The state showed several clips from the videos Wednesday and brought Texas Health and Human Services Commission Inspector General Stuart W. Bowen Jr. to the stand. Bowen, who said he watched the eight-hour video five times, issued the final notice of termination to the organization last month, saying that the videos showed Planned Parenthood had a history of "deviating from accepted standards."
On the witness stand, Bowen testified that he had no evidence Planned Parenthood was guilty of any ethical violations while obtaining fetal tissue, but that "there was interest to pursue such activities."
Previous funding loss
This is not the first time Planned Parenthood has faced funding cuts in Texas. In 2013, the state cut Planned Parenthood from the Texas Women's Health Program.
Amanda Stevenson, a University of Colorado professor, testified Thursday about the nonprofit's previous loss of funding. She discussed her article in the New England Journal of Medicine, which found a reduction in the rate of continuation for injectable contraceptives and an increase in the rate of childbirth covered by Medicaid. Stevenson said she predicted the state would see the same effects if Texas were to be ousted from the Medicaid program.

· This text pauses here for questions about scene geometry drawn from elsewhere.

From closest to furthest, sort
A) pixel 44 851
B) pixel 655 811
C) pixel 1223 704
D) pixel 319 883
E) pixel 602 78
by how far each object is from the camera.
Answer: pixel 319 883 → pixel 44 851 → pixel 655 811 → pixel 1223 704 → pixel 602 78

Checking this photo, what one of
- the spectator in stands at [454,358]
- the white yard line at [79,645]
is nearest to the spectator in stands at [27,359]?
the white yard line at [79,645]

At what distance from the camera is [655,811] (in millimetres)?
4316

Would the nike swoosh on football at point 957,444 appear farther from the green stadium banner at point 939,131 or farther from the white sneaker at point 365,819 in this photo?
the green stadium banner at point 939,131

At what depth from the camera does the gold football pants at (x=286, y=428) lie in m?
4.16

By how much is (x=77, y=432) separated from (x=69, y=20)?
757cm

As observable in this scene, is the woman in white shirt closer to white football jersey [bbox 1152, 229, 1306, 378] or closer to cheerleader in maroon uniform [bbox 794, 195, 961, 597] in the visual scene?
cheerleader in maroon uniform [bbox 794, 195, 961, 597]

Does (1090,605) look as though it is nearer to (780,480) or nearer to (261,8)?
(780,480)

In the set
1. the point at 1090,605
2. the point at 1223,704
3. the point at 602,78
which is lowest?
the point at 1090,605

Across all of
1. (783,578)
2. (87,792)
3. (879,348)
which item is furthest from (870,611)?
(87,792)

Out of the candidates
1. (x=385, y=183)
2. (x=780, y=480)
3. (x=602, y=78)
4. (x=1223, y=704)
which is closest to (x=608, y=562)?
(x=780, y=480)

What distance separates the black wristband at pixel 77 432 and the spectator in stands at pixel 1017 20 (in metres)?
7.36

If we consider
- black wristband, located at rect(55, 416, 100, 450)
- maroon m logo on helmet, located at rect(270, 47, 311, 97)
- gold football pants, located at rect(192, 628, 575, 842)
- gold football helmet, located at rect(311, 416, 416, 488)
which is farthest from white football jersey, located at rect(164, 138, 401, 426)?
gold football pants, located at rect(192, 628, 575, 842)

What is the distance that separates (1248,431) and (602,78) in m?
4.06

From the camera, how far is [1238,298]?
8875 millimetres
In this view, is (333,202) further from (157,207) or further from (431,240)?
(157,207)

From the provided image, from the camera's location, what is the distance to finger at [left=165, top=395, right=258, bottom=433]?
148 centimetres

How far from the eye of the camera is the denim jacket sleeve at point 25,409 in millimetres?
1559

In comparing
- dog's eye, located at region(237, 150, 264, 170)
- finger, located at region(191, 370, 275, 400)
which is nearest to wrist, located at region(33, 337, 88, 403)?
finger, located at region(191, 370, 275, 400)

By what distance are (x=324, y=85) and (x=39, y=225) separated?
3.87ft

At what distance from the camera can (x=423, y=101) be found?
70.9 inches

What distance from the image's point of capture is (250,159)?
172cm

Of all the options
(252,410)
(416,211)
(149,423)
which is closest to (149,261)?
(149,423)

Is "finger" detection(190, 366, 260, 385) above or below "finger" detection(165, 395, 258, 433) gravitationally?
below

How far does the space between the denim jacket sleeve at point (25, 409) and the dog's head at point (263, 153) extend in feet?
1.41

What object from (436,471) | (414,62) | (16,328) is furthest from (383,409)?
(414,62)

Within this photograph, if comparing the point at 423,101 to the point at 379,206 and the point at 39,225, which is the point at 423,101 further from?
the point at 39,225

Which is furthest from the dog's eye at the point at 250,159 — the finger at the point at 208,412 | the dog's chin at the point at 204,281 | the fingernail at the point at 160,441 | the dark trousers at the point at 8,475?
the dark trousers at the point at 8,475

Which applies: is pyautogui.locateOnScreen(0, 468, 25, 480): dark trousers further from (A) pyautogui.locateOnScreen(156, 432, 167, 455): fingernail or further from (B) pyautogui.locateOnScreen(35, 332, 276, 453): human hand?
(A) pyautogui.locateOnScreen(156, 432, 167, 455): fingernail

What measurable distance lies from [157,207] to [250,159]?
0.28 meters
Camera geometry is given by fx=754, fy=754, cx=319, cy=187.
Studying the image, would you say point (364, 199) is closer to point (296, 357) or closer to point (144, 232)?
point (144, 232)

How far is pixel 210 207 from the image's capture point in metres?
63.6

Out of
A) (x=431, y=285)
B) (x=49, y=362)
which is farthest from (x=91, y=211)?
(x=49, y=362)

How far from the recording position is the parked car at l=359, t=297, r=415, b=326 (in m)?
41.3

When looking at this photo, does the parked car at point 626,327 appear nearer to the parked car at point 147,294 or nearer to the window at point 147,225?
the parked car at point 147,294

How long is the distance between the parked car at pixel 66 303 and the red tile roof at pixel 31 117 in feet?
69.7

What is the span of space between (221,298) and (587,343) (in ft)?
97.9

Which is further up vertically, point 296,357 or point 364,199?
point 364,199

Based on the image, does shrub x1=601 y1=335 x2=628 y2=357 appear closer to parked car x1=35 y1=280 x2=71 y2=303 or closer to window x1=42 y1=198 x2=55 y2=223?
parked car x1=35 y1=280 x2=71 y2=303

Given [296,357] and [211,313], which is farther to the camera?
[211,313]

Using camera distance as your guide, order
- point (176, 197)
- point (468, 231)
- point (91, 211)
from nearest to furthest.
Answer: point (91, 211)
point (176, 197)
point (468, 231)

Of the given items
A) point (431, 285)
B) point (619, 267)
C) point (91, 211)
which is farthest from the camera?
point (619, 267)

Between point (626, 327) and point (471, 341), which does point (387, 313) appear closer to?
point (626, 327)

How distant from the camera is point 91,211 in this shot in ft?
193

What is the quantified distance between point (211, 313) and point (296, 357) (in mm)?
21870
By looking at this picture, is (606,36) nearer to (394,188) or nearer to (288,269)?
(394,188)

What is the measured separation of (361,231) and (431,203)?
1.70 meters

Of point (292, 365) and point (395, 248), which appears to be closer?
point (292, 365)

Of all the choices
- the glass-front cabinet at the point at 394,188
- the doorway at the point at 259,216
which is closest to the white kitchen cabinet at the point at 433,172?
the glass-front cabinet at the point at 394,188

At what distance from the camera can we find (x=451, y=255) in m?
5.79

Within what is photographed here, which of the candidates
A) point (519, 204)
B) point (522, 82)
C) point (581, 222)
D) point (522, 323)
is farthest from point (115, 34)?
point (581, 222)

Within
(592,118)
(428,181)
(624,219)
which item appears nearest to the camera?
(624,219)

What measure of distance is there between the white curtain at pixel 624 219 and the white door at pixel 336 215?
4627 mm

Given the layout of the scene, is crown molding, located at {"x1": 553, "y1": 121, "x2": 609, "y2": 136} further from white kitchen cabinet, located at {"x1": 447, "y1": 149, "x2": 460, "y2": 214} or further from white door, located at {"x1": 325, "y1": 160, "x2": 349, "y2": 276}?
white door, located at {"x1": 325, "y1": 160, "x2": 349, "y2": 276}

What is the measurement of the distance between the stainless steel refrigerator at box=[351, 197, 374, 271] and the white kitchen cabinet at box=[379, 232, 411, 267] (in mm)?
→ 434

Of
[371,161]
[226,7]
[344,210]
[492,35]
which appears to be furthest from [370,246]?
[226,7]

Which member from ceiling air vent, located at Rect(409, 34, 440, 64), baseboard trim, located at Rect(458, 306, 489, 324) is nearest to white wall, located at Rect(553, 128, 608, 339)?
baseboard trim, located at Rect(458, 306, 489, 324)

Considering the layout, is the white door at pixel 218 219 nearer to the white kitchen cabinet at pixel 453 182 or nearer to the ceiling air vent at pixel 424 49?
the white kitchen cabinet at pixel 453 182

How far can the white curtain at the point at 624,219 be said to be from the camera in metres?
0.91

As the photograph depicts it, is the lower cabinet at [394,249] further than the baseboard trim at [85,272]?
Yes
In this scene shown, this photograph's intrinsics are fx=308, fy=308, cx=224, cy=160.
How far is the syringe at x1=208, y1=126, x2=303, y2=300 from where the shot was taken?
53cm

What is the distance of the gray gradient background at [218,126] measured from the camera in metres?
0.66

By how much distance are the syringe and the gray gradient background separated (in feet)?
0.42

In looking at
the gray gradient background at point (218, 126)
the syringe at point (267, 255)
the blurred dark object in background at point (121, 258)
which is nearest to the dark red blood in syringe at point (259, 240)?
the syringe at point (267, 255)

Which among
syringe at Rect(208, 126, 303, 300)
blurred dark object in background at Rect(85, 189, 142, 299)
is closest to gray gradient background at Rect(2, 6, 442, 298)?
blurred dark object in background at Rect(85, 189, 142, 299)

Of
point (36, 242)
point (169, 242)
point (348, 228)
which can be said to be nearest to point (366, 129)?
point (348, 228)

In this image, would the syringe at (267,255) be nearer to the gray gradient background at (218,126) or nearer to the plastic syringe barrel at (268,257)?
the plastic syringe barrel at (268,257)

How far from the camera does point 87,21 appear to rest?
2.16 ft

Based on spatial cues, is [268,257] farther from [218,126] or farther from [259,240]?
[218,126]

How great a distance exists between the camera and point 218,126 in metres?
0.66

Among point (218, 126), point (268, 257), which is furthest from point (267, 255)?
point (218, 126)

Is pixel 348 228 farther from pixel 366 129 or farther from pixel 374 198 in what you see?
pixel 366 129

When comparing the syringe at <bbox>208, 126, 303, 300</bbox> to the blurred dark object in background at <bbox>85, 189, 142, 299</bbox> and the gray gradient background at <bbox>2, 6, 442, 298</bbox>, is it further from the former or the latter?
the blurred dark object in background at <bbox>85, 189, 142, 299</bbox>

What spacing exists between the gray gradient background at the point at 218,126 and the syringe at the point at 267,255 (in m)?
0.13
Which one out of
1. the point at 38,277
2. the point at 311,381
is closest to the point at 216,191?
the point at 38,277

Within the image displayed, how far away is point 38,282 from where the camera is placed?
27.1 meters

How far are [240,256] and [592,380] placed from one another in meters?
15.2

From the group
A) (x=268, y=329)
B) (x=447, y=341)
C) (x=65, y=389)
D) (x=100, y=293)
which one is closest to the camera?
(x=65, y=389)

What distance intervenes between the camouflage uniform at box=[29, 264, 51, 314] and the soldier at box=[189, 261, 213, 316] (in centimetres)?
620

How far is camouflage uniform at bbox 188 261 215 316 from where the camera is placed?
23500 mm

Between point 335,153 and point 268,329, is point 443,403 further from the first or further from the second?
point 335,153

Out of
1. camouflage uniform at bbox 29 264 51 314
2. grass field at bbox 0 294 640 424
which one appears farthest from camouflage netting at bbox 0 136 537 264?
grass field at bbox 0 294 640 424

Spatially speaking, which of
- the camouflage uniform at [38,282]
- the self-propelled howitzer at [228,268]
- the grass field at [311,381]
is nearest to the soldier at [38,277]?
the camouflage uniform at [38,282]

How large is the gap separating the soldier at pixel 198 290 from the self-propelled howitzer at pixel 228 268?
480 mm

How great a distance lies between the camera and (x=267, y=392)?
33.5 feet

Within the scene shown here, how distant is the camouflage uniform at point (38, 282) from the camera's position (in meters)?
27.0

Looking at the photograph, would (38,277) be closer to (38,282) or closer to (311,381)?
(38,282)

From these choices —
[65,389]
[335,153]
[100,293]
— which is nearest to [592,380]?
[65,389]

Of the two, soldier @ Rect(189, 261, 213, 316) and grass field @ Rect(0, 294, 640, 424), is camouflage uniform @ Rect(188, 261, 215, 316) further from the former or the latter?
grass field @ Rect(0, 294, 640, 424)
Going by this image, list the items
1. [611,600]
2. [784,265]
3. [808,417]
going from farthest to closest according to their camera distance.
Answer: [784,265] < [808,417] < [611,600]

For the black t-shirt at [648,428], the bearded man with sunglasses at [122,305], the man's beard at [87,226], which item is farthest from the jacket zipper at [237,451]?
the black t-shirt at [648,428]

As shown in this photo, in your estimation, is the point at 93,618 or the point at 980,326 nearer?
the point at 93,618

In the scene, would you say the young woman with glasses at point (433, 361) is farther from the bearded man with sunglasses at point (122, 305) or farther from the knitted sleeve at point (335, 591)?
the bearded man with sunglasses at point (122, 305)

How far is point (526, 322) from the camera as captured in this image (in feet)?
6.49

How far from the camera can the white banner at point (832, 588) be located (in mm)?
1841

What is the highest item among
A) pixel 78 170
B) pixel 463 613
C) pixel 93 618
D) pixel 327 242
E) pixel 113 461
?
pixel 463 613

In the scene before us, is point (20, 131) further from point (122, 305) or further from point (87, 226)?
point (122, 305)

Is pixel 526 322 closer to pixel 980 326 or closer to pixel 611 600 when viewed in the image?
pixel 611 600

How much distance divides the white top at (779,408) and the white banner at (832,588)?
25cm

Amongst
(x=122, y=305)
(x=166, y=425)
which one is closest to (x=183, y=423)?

Attorneys for the state tried to poke holes in the study, pointing to some of Stevenson's tweets that showed her support for abortion rights legislation.
Sparks, however, said he would not consider Stevenson's testimony in the case.
"This is getting to be comical," he said. "Nothing Stevenson says is going to influence me in this case."
Joe Pojman, executive director of Texas Alliance for Life, called Thursday's injunction "pretty typical."
"It seems clear to us that Planned Parenthood should not be a Medicaid provider because they either have violated state or federal law, or they certainly are willing to and intend to in the future," Pojman said. "They have no business using taxpayer money.